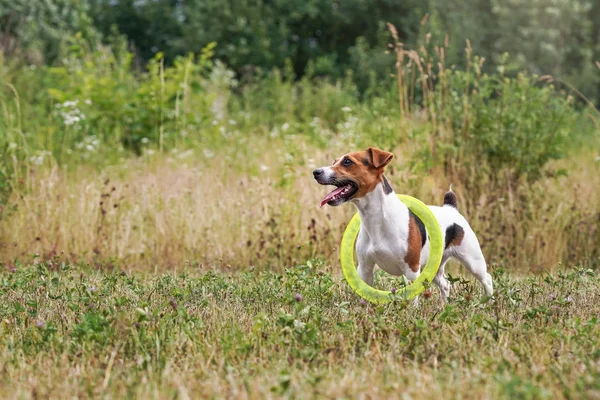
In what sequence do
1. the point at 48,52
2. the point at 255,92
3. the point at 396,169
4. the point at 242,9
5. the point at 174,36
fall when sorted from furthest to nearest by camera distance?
the point at 174,36 < the point at 242,9 < the point at 48,52 < the point at 255,92 < the point at 396,169

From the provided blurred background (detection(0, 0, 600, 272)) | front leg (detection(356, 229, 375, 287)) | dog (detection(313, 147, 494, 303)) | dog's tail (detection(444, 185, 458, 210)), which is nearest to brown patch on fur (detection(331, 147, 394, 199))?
dog (detection(313, 147, 494, 303))

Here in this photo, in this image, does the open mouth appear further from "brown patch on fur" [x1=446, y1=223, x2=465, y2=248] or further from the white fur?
"brown patch on fur" [x1=446, y1=223, x2=465, y2=248]

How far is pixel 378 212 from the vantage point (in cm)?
536

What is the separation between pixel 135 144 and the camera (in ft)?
39.7

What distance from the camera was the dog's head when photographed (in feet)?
17.1

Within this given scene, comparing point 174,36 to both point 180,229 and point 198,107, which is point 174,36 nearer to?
point 198,107

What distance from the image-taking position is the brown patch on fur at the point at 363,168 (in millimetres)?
5241

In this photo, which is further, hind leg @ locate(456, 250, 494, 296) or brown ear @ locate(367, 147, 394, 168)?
hind leg @ locate(456, 250, 494, 296)

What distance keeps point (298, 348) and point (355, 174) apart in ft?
5.07

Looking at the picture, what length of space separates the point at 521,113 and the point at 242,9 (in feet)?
62.2

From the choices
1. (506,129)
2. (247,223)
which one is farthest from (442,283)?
(506,129)

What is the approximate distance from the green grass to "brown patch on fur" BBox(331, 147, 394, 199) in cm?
79

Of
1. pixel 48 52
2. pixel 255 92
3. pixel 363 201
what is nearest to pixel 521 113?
pixel 363 201

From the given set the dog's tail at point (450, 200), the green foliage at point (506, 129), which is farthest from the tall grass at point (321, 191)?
the dog's tail at point (450, 200)
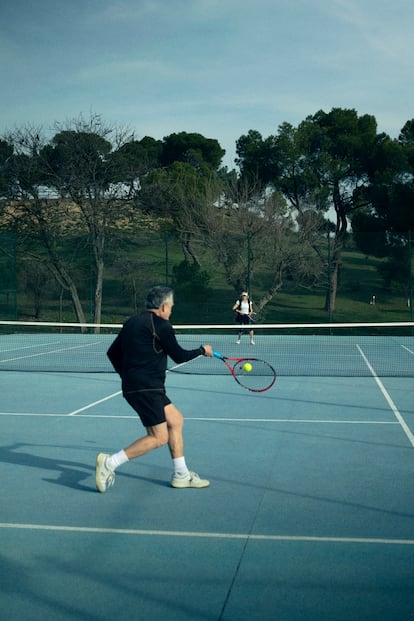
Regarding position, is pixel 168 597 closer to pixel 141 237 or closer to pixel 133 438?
pixel 133 438

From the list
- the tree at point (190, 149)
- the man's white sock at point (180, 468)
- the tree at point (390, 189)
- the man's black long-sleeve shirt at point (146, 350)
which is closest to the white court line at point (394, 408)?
the man's white sock at point (180, 468)

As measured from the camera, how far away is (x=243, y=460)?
6.55 meters

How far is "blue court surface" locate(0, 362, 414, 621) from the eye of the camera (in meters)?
3.56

**What you have to do**:
Write out the data word for word, from the line that contains "Looking at the" through the end of the data, with both ends included. Leave the pictures out.

**Exercise solution**:
Looking at the picture, what length of space separates the point at 521,113 and the point at 242,9 (in feet)?
62.2

From the choices
1. (506,129)
2. (247,223)
which one is farthest from (442,283)?
(506,129)

What is the approximate distance from the green grass to "brown patch on fur" BBox(331, 147, 394, 199) in cm?
79

Of
1. pixel 48 52
2. pixel 255 92
3. pixel 363 201
what is nearest to pixel 521 113?
pixel 363 201

From the given set the dog's tail at point (450, 200), the green foliage at point (506, 129), which is farthest from the tall grass at point (321, 191)?
the dog's tail at point (450, 200)
Regarding position, is pixel 168 597 closer to pixel 141 237 or closer to pixel 133 438?
pixel 133 438

From the list
- the tree at point (190, 149)
- the man's white sock at point (180, 468)
- the tree at point (390, 189)
- the man's black long-sleeve shirt at point (146, 350)
which is closest to the white court line at point (394, 408)?
the man's white sock at point (180, 468)

As measured from the camera, how far away is (x=243, y=460)?
6.55 meters

How far is "blue court surface" locate(0, 362, 414, 621) from the eye of the camera (in meters)?
3.56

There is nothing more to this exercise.